A clearly emotional Dowsett was joined by his mum Jan and sister Lois as the cameras focussed on him as rider after rider crossed the line, all unable to topple his time and whilst waiting to talk the winners laurels, could be seen breathing in deeply as he savoured the moment.

His parents flew out to Italy on Friday with his sister joining them just in time for the time trial stage. “We saw the end of the wet Friday stage” explained Dowsett’s dad Phil, himself no stranger to sporting excellence as he was a top saloon driver in the 80’s, racing Toyotas and coming second overall in the British Touring Car Championship in 1988, “and Alex had hit the deck like many other riders but he said he’d be alright for the time trial. He hit his elbow that caused him so much trouble last year but fortunately everything was OK.”

“When we spoke after Friday’s stage, he said that to get in the top ten in the time trial would be a great result, so to win as he has done is just phenomenal. Alex seems to be able to pull out results when he’s under pressure but today’s win was no accident. He’s pretty much done his own thing in preparing for the race but he’s very good at paying attention to the finer details.”

“After his ride, Cav came up to us and asked if we were enjoying the day. We had to tell him we were so on edge and we still had 2 ½ hours to wait to see what the final result would be. I don’t know how he’s feeling right now but we’re all knackered!”
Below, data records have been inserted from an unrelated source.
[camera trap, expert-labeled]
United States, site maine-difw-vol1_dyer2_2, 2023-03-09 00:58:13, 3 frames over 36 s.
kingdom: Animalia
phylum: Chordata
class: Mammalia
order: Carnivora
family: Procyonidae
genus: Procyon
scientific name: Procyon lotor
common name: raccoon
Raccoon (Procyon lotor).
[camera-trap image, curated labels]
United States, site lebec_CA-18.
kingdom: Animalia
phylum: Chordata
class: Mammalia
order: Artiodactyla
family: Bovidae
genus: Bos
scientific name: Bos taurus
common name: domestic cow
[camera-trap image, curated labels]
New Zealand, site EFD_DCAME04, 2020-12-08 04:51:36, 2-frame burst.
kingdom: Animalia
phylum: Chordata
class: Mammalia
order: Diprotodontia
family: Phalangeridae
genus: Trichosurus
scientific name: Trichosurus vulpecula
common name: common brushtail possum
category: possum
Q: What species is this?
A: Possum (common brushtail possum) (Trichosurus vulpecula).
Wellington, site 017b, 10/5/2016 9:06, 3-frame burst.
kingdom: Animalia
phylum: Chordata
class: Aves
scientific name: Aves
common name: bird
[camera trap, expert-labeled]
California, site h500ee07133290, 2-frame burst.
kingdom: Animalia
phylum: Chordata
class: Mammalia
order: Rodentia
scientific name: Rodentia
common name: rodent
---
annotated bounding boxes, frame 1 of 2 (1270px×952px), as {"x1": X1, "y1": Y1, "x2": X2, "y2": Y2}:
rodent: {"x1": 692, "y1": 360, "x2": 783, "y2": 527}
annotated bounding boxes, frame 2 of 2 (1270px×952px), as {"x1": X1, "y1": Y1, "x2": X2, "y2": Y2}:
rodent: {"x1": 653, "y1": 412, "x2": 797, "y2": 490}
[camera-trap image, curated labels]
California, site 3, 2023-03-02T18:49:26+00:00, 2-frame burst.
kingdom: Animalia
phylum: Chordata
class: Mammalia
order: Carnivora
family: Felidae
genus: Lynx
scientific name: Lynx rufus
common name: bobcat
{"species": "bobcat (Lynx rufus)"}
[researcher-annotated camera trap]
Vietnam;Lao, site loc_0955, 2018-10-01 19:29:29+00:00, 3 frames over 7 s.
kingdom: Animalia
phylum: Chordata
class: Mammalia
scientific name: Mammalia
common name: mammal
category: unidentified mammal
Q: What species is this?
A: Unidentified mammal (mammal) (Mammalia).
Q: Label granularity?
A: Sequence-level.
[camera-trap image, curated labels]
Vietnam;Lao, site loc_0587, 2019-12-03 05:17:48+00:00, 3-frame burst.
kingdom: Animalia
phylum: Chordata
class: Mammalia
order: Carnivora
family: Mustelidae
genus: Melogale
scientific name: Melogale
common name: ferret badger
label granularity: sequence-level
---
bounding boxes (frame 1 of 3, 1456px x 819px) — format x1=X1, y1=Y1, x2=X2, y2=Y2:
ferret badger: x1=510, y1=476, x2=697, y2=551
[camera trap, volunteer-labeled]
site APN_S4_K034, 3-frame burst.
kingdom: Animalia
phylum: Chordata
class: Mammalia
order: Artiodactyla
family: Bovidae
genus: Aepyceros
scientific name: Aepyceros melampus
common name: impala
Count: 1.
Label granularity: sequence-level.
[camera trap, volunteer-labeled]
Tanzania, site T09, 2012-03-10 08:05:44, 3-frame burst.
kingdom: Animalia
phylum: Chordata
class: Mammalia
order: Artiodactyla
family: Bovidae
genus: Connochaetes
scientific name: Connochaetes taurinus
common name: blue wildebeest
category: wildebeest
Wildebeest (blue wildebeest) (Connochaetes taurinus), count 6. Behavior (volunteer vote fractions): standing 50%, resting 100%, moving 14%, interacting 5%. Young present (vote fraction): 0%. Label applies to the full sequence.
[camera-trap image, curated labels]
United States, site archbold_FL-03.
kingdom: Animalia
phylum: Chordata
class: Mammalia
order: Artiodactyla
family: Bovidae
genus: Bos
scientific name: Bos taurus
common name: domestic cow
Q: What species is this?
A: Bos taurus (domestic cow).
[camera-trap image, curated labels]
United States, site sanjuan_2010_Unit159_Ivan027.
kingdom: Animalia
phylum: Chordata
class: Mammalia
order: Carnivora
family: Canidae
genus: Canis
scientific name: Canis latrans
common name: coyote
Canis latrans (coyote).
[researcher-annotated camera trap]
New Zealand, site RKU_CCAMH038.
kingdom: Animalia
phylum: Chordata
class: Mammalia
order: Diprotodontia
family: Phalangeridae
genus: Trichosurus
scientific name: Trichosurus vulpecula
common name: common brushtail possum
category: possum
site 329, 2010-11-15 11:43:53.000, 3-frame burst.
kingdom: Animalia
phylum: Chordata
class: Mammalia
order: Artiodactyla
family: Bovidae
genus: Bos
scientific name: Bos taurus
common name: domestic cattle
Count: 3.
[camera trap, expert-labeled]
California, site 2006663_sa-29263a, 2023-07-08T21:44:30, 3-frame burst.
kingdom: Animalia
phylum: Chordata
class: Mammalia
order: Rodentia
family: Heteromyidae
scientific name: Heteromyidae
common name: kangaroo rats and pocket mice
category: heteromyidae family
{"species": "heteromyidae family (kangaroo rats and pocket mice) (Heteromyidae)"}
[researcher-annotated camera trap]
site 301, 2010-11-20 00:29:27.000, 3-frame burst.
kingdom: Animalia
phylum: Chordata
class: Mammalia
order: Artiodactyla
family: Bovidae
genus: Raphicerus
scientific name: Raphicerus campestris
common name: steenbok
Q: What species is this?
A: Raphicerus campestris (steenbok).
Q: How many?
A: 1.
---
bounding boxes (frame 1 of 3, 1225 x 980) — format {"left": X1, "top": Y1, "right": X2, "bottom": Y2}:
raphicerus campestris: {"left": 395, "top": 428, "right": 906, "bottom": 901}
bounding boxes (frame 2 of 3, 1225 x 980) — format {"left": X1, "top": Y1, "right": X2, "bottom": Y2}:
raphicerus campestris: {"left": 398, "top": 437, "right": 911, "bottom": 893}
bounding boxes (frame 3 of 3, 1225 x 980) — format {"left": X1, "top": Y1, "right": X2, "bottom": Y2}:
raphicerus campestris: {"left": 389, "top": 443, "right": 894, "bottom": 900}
Talking shortly after getting back to the team hotel and having started the recovery process with a well-earned massage Dowsett said “It really hasn’t sunk in yet. I’ve not had a moment for it to do so as since the podium, I’ve been trying to reply to all the responses I’ve been getting on the social networks; they’ve gone into melt down!”

“It’s just been incredible. Cyclists, non-cyclists, family, friends, just about everyone it seems. I never expected this; not in my first Grand Tour; not in my first individual time trial in my first Grand Tour”. And then modestly adding “Things like this aren’t supposed to happen to me”.

But being the professional he is, Alex was quick to turn his attention to the next stage that would see the remaining 200 competitors race over 180kms into Florence.

“It’s back to my day job tomorrow. I’ve had my day to shine and now I’ve got to get back to the less glamorous but just as important role of supporting Benat” (Intxausti, the Movistar GC rider) “as he tries to regain the pink jersey. Movistar are a GC team so that’s where my focus will be now. That and finishing the race in Brescia in two weeks time”.

That ‘day job’ saw Alex tackle a 170km stage into Florence, over 4000m of climbing and, yet again, in torrential rain. “It was probably my worst day so far. I pulled so much out of myself in the time trial and it seemed that 60% of the peloton did exactly the opposite so they were ready to race today so I took a bit of a beating! he explained afterwards.

“Because of the rain, because of my fall on Friday, I wasn’t the only one taking it slow on the twisty descents. There was a big group of us content with just rolling in at the end of the stage.”

“But now we’ve got a rest day. We’ve got a great hotel and the rest day couldn’t have come at a better time. I feel that, subject to not getting involved in other people’s accidents I can get through this, to the end of the Giro. But tomorrow? Plenty of sleep!”